The first step of rewriting would probably be rewriting the denominator by "completing the square". And you would be factoring out constants during the rewrite.
After you get P(s) and Q(s) to match the forms in the table exactly, then, \$i(t) = Ap(t) + Bq(t)\$ by using the original functions given by the table.

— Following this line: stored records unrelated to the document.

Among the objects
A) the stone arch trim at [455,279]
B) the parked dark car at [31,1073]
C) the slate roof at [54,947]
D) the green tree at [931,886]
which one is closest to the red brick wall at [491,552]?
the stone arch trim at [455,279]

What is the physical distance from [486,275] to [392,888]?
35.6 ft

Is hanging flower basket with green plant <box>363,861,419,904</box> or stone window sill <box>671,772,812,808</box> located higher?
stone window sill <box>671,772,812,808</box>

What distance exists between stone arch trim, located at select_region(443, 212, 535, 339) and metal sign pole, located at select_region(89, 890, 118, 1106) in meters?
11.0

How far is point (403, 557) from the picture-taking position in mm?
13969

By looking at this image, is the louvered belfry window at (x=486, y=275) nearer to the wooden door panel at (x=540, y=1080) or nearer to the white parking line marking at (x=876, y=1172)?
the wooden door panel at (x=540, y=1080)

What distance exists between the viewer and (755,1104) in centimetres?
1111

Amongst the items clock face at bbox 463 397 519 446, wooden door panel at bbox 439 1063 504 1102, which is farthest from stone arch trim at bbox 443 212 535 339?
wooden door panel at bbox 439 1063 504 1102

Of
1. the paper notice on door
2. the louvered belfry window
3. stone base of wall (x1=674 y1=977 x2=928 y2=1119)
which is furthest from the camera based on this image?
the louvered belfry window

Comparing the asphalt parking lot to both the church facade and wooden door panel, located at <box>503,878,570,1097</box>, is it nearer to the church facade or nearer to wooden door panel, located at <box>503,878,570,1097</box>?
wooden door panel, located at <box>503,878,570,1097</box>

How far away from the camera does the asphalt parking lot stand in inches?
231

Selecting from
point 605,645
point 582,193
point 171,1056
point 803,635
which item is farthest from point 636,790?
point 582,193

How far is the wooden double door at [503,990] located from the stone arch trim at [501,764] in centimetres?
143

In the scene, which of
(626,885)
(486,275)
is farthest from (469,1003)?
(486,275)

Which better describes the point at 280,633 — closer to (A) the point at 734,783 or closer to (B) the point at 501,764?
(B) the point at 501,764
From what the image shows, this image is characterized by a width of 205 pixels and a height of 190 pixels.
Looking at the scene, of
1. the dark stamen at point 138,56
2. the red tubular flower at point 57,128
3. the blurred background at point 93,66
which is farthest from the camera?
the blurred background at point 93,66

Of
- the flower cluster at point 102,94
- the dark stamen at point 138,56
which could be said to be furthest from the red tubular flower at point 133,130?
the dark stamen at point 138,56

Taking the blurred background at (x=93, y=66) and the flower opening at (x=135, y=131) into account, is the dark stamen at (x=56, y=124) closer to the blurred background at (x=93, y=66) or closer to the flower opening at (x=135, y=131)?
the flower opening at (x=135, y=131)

New edit: I was curious, so finished the reverse transform as below

$$ I=\frac{8 \times 10^{-5}s + 0.4}{4 \times 10^{-3} s^2 + 32s +10^5} =\frac{0.02s + 100}{s^2 + 8000s + 25000000} $$ $$ =0.02 (\frac{s + 5000}{s^2 + 8000s + 25000000}) =0.02 (\frac{s + 5000}{(s+4000)^2 + 3000^2}) $$ \$\alpha=4000\$, \$\omega=3000\$ These match the roots you calculated for the poles. $$ I = 0.02 (\frac{s + 4000 - 4000 + 5000}{(s+4000)^2 + 3000^2}) = 0.02 (\frac{s + 4000}{(s+4000)^2 + 3000^2}+\frac{1000}{(s+4000)^2 + 3000^2}) = 0.02 (\frac{s + 4000}{(s+4000)^2 + 3000^2}+\frac13\frac{3000}{(s+4000)^2 + 3000^2})$$ $$ i(t) = 0.02(e^{-4000t}cos(3000t) + \frac13e^{-4000t}sin(3000t))$$

What got me curious was I tried to get the reverse transform from WolframAlpha also, and got some really complicated answer in real form. My guess is that it uses a mechanical method that produces an answer too complicated for it to reduce. So if one just plug numbers into a computer to get answers, sometimes simpler relationships may stay hidden.